• [AIM A]: List every year the article on Myanmar's 2021 coup gives for a military coup in Myanmar.
• [AIM B]:
Answer each question from the article on Myanmar's 2021 coup.
(i) On what date did the Tatmadaw take command of the country?
(ii) When were the elections that the NLD swept held?
(iii) Since when has Myanmar become increasingly dependent on China?
• [AIM C]: Carry on the article on Myanmar's 2021 coup from its final sentence.

Military takeover over of power in Myanmar is a setback to India’s Act East Policy. However, it is essential for India to continue the engagement with the military leadership, so as not to leave the field open for China, and to expedite pending projects
–Dr Shristi Pukhrem
Protests erupted after the military staged a coup in Myanmar
In the early hours of February 1, 2021, Myanmar’s dalliance with electoral democracy came to an abrupt end, as the Tatmadaw (Armed Forces of Myanmar) assumed command of the country for one year. It detained State Counsellor Aung San Suu Kyi, the de facto leader of National League of Democracy (NLD) government as well as President Win Myint, on charges of electoral fraud. NLD had just swept the elections held in November 2020. Along with NLD leaders and chief ministers, many other journalists, activists, who were critical of the military; were incarcerated. The coup d’état of 2021, the third in Myanmar’s political history — the first two being in 1962 and 1988– could derail Myanmar’s economic growth. This coup has not only altered Myanmar’s political landscape, but also has the potential to destabilise the geopolitics of the South and Southeast Asian region. Historically, Myanmar has held a deeply isolationist streak in its foreign policy. But since the late 1980s, it became increasingly dependent on China in the face of intense international criticism. This began to change in the first decade of the century, as the country progressed towards democracy.

• [DATA EXTRACT]:
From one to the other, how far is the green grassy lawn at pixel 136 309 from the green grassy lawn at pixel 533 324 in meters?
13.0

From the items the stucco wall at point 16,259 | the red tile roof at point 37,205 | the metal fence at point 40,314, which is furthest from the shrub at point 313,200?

• [EXERCISE RESULT A]: 1962, 1988, 2021

• [EXERCISE RESULT B]:
(i) February 1, 2021
(ii) November 2020
(iii) Since the late 1980s

• [EXERCISE RESULT C]:
The existing government structure was not entirely democratic, as the 2008 Constitution guarantees the military 25 per cent seats in the parliament and does not permit constitutional amendments without a 75 per cent majority. In addition, Tatmadaw controlled three crucial ministries. Consequently, the elected representatives were not free to decide domestic or foreign policy on their own. The coup will undoubtedly slow down the pace of foreign investments. In case the crisis prolongs beyond the initial one year promised by the Tatmadaw, there is a danger that Myanmar could go back into the isolationist mode of Ne Win era, with only China, and probably India, willing to engage with it.
The military may be forced to deploy itself in Myanmar’s urban centres, which are likely to be the springboards for protests. This could lead to the resurgence of domestic insurgencies in Myanmar, as Tatmadaw will need to thin its presence in the peripheries, for it to be deployed in urban centres. Many insurgent groups that had signed the ceasefire agreement with the government have already voiced their opposition to the military takeover. In any case, over the last two years, clashes between the military and Arakan Army (AA), an insurgent group based in the country’s west, have left thousands of combatants and civilians dead, and hundreds of thousands displaced in Rakhine and Chin states. To further aggravate matters, Rohingyas, who have been displaced from their homes are rapidly getting radicalised by Islamic State and Al Qaeda.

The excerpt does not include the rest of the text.